A descoberta, anunciada sexta-feira por aquele instituto de investigação da Universidade do Porto, foi publicada no mais recente número da revista Neurobiology of Aging.

Segundo o IBMC, os modelos de ratinhos até agora utilizados para estudar a paramiloidose eram portadores do gene humano causador da doença e apresentavam depósitos de fibras amilóides no estômago, no intestino e na pela, mas não desenvolviam a característica mais típica da doença, que é a deposição de fibras no sistema nervoso periférico.

A equipa de investigação liderada por Maria João Saraiva conseguiu "cruzar um ratinho (mãe) portador do gene humano da doença com um ratinho (pai) incapaz de produzir proteínas de defesa contra situações de stress fisiológico".

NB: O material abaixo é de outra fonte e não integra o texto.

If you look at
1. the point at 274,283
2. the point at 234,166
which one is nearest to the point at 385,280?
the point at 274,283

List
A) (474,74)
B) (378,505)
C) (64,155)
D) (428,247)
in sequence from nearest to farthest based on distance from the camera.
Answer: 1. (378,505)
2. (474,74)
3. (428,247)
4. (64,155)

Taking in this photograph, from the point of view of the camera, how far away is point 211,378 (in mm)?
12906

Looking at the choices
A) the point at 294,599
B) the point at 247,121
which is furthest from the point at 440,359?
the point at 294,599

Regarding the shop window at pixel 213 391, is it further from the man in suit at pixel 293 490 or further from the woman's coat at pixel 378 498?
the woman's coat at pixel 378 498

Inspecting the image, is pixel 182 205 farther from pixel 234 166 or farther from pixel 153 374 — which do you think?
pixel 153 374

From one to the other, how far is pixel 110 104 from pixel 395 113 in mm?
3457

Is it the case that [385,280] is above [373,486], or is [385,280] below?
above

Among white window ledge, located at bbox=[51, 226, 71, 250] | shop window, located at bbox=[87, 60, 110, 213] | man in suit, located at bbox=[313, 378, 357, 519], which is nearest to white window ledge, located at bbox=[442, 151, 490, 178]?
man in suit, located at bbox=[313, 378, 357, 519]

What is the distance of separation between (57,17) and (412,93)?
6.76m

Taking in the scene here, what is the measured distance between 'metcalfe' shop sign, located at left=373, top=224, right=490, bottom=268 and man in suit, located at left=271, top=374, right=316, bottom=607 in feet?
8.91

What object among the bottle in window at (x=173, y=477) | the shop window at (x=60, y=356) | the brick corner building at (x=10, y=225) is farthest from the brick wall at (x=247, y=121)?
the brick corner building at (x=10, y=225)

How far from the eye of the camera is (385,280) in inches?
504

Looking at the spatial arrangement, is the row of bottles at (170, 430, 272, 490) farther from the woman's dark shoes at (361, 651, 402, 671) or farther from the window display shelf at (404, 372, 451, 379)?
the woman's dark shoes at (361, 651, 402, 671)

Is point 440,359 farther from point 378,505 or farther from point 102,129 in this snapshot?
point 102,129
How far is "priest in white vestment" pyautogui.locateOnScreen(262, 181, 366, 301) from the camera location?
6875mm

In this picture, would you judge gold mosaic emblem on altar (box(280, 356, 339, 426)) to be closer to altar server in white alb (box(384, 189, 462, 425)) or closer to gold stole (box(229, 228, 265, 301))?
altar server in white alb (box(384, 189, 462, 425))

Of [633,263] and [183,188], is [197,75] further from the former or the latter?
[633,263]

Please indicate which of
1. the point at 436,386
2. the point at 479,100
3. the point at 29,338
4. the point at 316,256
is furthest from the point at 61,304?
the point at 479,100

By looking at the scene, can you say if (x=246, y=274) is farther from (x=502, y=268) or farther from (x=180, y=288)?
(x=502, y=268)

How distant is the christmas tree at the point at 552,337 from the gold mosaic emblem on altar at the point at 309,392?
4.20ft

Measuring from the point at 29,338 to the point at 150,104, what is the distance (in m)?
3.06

Desse cruzamento resultaram "ratinhos (filhos) que, por um lado, tinham a doença, e, por outro, não tinham um dos mecanismos naturais de protecção".

"O que se verificou pela primeira vez foi a deposição de agregados e fibras no sistema nervoso periférico, bem como uma deposição sistémica mais precoce", salienta um comunicado do IBMC enviado à Lusa.

O texto refere ainda que o resultado desta investigação vai "permitir conhecer com mais detalhe" a origem da doença e "testar tratamentos direccionados para o sistema nervoso periférico".

Na paramiloidose, uma doença neurodegenerativa, existe a mutação num gene que leva à produção de uma proteína (a transtirretina - TTR) que apresenta uma conformação instável, condição que desencadeia a produção de compostos intermédios e posteriormente das chamadas fibras de amilóide.

Estas fibras depositam-se no sistema nervoso periférico e podem afectar outros órgãos como os rins e o estômago.

A Doença dos Pezinhos foi descrita pela primeira vez pelo neurologista português Mário Corino de Andrade nos anos 50.

Por regra, a doença manifesta-se depois dos 20 anos, caracterizando-se por dores, paralisias e fraqueza muscular, sendo falta na ausência de um transplante hepático.